| Instructions to follow |
Repeat, word for word, the stretch of the Nautica watch thread from "Hello, I bought" up to and including "reliability with them?".

| Text |
::::::::::

I have the N20503G NST Chronograph.. I really like it.. its a fun watch to wear.. over a year and no problems at all so far..


----------



## user12345

I won a Nautica watch two weeks ago in a sailing regatta. If I didn't own a watch already I would definitely be keeping this one - very solid build quality, good weight and modern design that would fit my active lifestyle just as well as my office shirts. Posting a link in case anyone is interested.

Nautica Men&apos;s Watch A11541G Analogue with Black Dial and Black PU Leather Strap | eBay


----------



## sbutera

Nautica was the first watch I bought myself back in 1994. I was 15 years old and saved my allowance for months to get it! It's a solid diver watch. I've never had an issue with it. It's a quartz. Battery has been changed roughly 3 times since. Runs great. Cannot complain one bit. Plus it's a little sentimental to me. I can post movement details when I get home. Haven't opened it up in some time.


----------



## heb

Hello, I bought the same model, except in all blue, 5 or 6 years ago. The battery died awhile ago and I haven't gotten around to changing it, but prior to that, the watch worked perfectly. Mine is well constructed and contains a Swiss quartz movement. heb


----------



## Time Passages

Do any of them particularly the NST chronograph models have Swiss movements? A couple of years ago they did but now it appears to only have Japanese movements? If that is now the case, how is the reliability with them?


----------



## Baguette

I think they're not too shabby. Just don't expect them to last forever at the price you paid.


----------



## Richardfun

I've had my Nautica Steel for about 10 years now. All I've ever done is replace the battery once - still running well great! Doesn't see a whole lot of wrist time but she's still in rotation. Good watch for the money!


----------



## trendzmania

yes it is a very good brand and it is the icon of spirited adventure and action.


----------



## StufflerMike

trendzmania said:


> yes it is a very good brand and it is the icon of spirited adventure and action.


that's what I call an overstatement.


----------



## NapoleonBonaparte

I recently bought one as a cheap watch to wear if I was going to be doing physical things (snorkeling etc) and was very impressed. The one I had spent 4 hours straight in the water (ocean) then a few weeks later was in the field when I was helping at an Army ROTC LTX training session (I spent all day crawling around in a muddy creekbed to ambush them). It is not something I would wear normally but I was seriously impressed with how well it held up. Ive actually lent it to my brother since he needed a reliable watch.


----------



## gagnello

trendzmania said:


> yes it is a very good brand and it is the icon of spirited adventure and action.


Yes, totally. Wait......what?


----------



## imprezhouse

honestly speaking, cant take Nautica to compare with Rolex and Patek....its far too different in all angle.


----------



## dimkasta

Why would you compare an 100 euro watch with Rolex and Patek...

Anyway... A bit necroposting...

I bought my first Nautica 11 years ago and have worn it quite a bit. Still going strong. A month ago the battery died again, but I am a bit lazy to change it.

::::::::::

| Data |
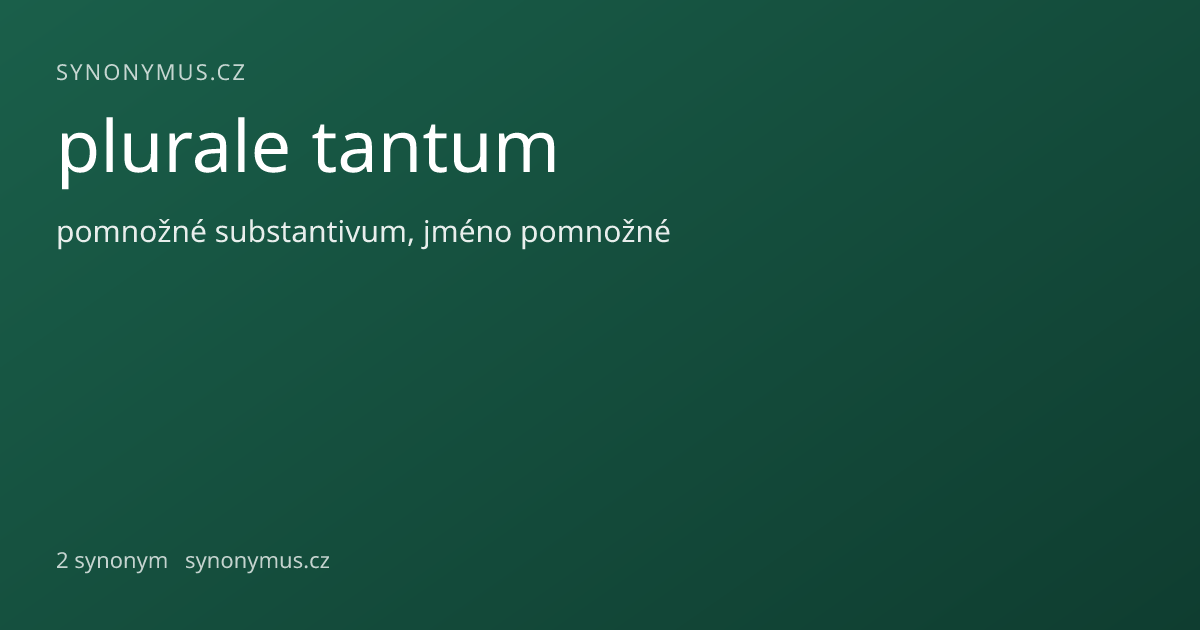 Náhled odkazu: plurale tantum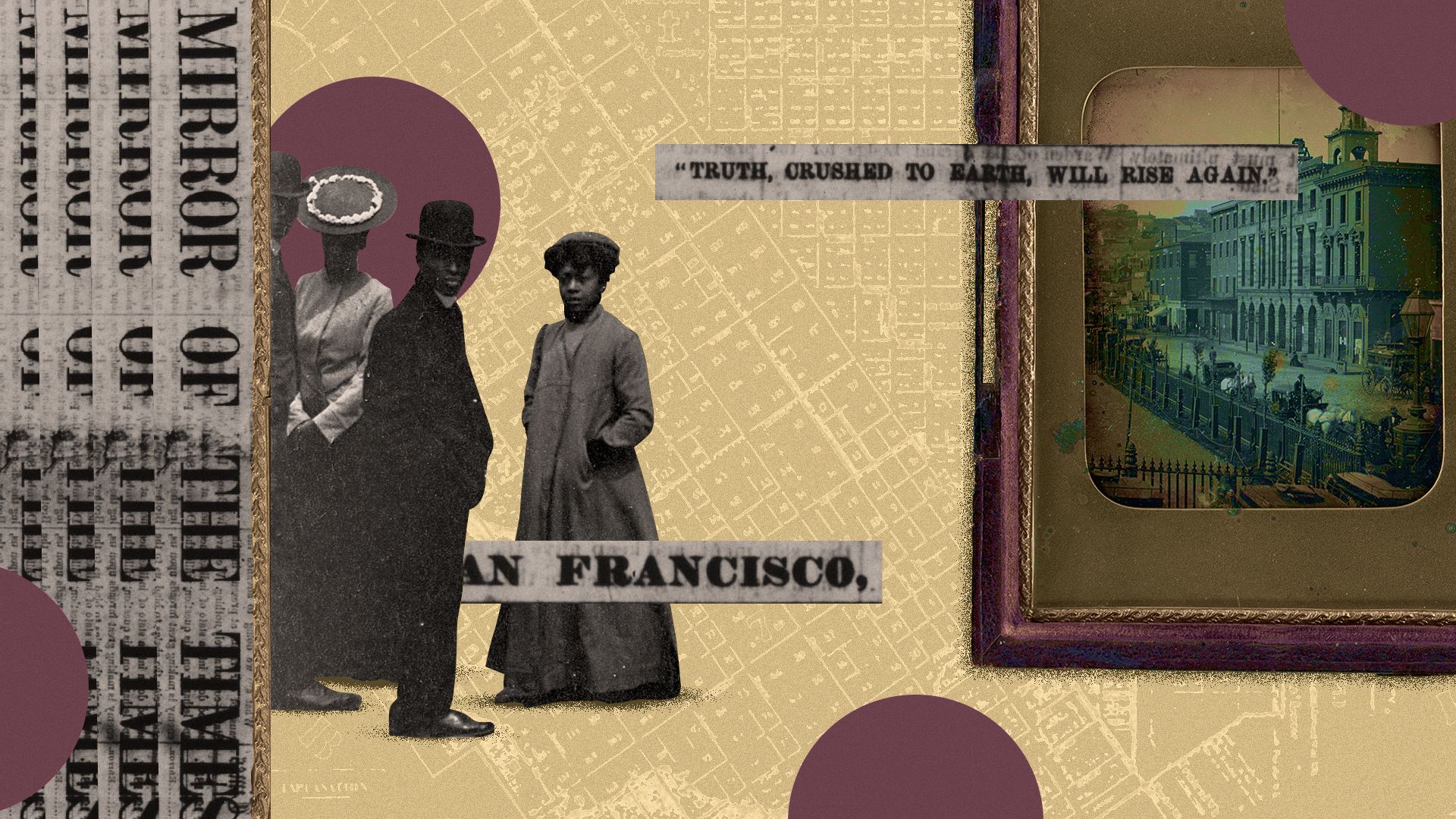 Photo illustrated collage featuring historical images of San Francisco, the El Dorado Hotel, cut out pieces of the Mirror of the Times newspaper, and Black San Franciscans.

::::::::::

| Answer box |
Hello, I bought the same model, except in all blue, 5 or 6 years ago. The battery died awhile ago and I haven't gotten around to changing it, but prior to that, the watch worked perfectly. Mine is well constructed and contains a Swiss quartz movement. heb


----------



## Time Passages

Do any of them particularly the NST chronograph models have Swiss movements? A couple of years ago they did but now it appears to only have Japanese movements? If that is now the case, how is the reliability with them?